Nachhaltigkeitsexpertin Nicole Götz begleitet seit vielen Jahren Unternehmen auf ihrem Weg zu mehr ökologischer und sozialer Verantwortung. Im Interview spricht sie über Sorgen junger Menschen, den wachsenden Druck auf Unternehmen und warum gerade die JAV mit „Green Skills“ echte Veränderungen anstoßen kann.

Nicole, ist das Thema Nachhaltigkeit bei jungen Menschen tatsächlich so groß?

Nicole Götz: Ich erlebe schon, dass da eine große Sorge da ist. Aber auch ein bisschen Resignation und Frustration, weil nicht wirklich was weitergeht. Und so habe ich das Gefühl, dass es wie in der Gesamtgesellschaft im Moment etwas am Abebben ist. Das hat für mich aber weniger damit zu tun, dass sie es nicht für wichtig erachten, sondern eben damit, dass es nicht den Fortschritt gibt, den man sich wünschen würde.

Warum sollte sich eine JAV mit Nachhaltigkeit beschäftigen?

Nicole Götz: Es geht nun mal um ihre künftigen Arbeitsplätze! Generell kann es für die JAV ein spannender Ansatz sein, zu sagen, das Thema muss ökologisch und sozial viel stärker in die Ausbildung rein, um das Bewusstsein hierfür zu schaffen. In den Studiengängen spielt es bereits überall mit rein. Und wenn ich ein Grundverständnis habe, kann ich die „Green Skills“ schon früh entwickeln und später im Berufsleben immer mitdenken, weil Nachhaltigkeit etwas ist, das in alle Unternehmensentscheidungen hineinfließt. Außerdem können die jungen Leute mit Projekten und ihrem Engagement über den Betriebsrat wirklich was erreichen. Es gibt da dieses Beispiel, bei dem sich Auszubildende zu „Energie-Scouts“ ausbilden lassen, durch das Unternehmen gehen, Potenziale identifizieren und dann Projekte umsetzen. So etwas finde ich toll. 

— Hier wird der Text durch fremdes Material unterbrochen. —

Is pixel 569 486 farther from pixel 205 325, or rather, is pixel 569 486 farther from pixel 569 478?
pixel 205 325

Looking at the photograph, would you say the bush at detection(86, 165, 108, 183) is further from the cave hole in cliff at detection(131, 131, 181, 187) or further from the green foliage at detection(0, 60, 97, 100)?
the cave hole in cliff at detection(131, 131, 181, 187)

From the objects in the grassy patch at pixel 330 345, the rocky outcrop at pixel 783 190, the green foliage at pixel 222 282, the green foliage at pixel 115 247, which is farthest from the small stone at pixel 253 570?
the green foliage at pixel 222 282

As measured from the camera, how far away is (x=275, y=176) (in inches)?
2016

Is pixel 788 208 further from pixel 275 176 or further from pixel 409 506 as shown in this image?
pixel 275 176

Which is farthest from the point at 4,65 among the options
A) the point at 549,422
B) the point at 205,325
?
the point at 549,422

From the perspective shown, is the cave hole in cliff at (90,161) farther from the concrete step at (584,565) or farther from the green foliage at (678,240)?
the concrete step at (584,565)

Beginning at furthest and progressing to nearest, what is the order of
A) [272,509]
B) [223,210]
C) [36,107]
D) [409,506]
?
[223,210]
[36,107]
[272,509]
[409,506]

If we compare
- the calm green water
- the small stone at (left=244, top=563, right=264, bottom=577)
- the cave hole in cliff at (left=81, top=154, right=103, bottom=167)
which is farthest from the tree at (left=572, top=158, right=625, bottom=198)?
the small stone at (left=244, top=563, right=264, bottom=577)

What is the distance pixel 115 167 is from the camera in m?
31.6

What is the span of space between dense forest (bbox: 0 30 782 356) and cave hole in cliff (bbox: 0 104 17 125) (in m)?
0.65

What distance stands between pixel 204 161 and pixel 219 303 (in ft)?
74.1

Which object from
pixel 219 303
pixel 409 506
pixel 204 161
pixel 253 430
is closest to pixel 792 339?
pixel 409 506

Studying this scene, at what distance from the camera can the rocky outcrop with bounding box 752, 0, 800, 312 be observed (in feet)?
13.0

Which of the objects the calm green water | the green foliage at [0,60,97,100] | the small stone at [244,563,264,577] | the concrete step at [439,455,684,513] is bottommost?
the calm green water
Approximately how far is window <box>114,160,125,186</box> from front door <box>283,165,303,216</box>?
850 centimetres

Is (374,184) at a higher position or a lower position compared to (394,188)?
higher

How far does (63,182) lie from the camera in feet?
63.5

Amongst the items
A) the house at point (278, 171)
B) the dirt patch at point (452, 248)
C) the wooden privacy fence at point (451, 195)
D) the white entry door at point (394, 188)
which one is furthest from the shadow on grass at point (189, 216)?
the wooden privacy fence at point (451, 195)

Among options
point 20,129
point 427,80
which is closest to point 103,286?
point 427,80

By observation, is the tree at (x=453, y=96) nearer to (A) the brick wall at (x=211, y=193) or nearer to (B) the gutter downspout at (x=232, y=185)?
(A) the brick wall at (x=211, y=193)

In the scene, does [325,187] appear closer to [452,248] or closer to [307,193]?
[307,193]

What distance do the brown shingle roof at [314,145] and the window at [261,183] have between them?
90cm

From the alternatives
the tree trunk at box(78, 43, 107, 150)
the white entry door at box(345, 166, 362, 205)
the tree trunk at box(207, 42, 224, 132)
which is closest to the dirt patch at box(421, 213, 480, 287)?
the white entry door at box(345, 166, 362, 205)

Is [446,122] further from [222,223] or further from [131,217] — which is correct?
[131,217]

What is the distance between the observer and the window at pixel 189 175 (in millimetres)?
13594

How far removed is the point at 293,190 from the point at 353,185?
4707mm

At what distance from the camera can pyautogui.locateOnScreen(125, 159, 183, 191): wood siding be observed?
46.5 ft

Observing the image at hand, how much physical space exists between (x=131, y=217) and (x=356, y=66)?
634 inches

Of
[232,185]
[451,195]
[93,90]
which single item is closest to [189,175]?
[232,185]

Veranstaltung: JAV-Fachtagung

Wer Nachhaltigkeitsexpertin Nicole Götz live erleben möchte, kann dies bei der JAV-Fachtagung vom 08. bis 10. April 2026 in München. Hier ist sie mit dem Workshop „Green Skills – Nachhaltigkeit im Betrieb“ dabei.

Was sind denn typische Hindernisse für junge Menschen, wenn sie das Thema im Unternehmen vorantreiben wollen?

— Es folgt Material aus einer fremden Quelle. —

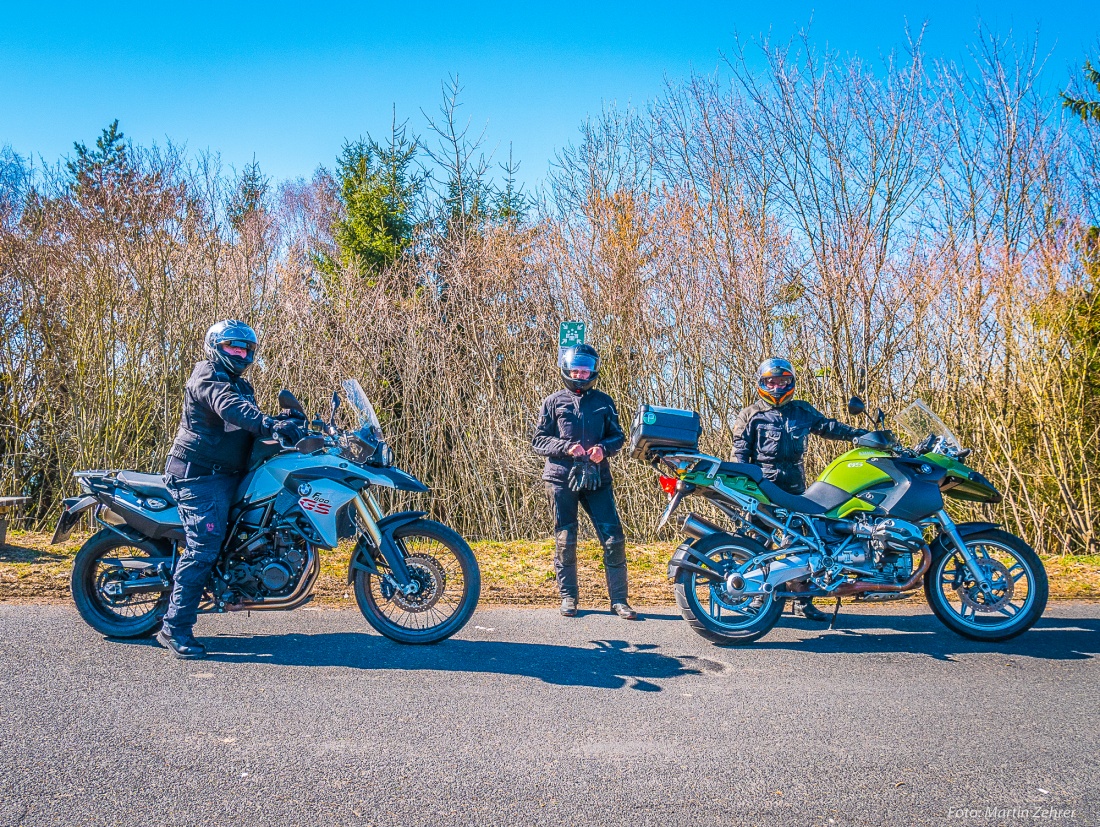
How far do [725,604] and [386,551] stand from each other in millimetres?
2039

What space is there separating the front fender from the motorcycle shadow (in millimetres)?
2170

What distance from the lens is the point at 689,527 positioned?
5.05 meters

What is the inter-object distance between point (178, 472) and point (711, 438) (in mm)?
7052

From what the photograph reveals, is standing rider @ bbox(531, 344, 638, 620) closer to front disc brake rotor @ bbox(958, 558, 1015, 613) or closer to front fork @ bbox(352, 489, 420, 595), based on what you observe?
front fork @ bbox(352, 489, 420, 595)

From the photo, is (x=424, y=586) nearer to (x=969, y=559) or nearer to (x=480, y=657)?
(x=480, y=657)

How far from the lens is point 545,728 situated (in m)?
3.45

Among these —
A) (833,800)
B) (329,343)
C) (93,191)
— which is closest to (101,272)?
(93,191)

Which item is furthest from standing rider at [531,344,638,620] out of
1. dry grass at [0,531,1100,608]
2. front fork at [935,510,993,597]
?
front fork at [935,510,993,597]

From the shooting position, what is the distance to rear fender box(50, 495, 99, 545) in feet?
15.5

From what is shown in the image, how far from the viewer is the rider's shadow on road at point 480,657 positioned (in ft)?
13.8

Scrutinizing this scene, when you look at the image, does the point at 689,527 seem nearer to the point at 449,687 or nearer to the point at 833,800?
the point at 449,687

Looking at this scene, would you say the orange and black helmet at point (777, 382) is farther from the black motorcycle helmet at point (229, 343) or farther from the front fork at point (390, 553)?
the black motorcycle helmet at point (229, 343)

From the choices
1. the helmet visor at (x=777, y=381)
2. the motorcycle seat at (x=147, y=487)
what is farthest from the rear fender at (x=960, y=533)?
A: the motorcycle seat at (x=147, y=487)

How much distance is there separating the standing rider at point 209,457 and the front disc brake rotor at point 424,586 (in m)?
1.00
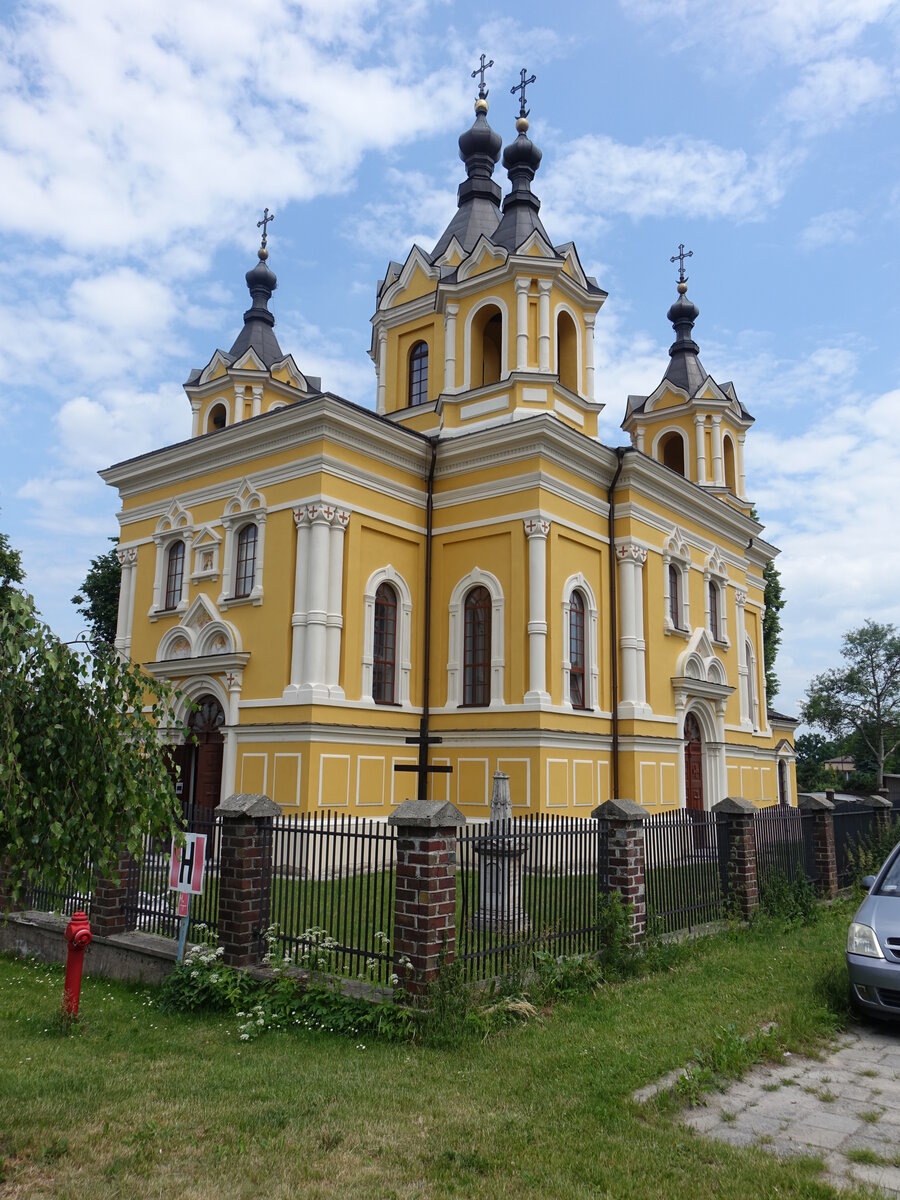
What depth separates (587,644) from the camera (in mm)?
19125

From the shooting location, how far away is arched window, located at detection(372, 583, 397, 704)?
60.3ft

Nicole Götz: Es ist oft so, dass das mittlere Management die Profitverantwortung trägt, aber weniger die großen strategischen Visionen im Blick hat, sondern eher das Ergebnis von morgen. Die ins Boot zu holen ist eine Herausforderung, ganz nach dem Motto „steter Tropfen höhlt den Stein“. Und das andere ist, dass es gesamtgesellschaftlich momentan heißt, man müsse sich um andere Themen kümmern: Um Wettbewerbsfähigkeit und ohnehin sei keine Zeit und Geld da. Dabei findet Wettbewerbsfähigkeit in Zukunft vor allem über Nachhaltigkeit statt. Es ist nämlich keinesfalls so, dass nur wir in Europa was tun. Im Gegenteil, es ist absehbar, dass China von uns Nachhaltigkeitsberichte fordern wird.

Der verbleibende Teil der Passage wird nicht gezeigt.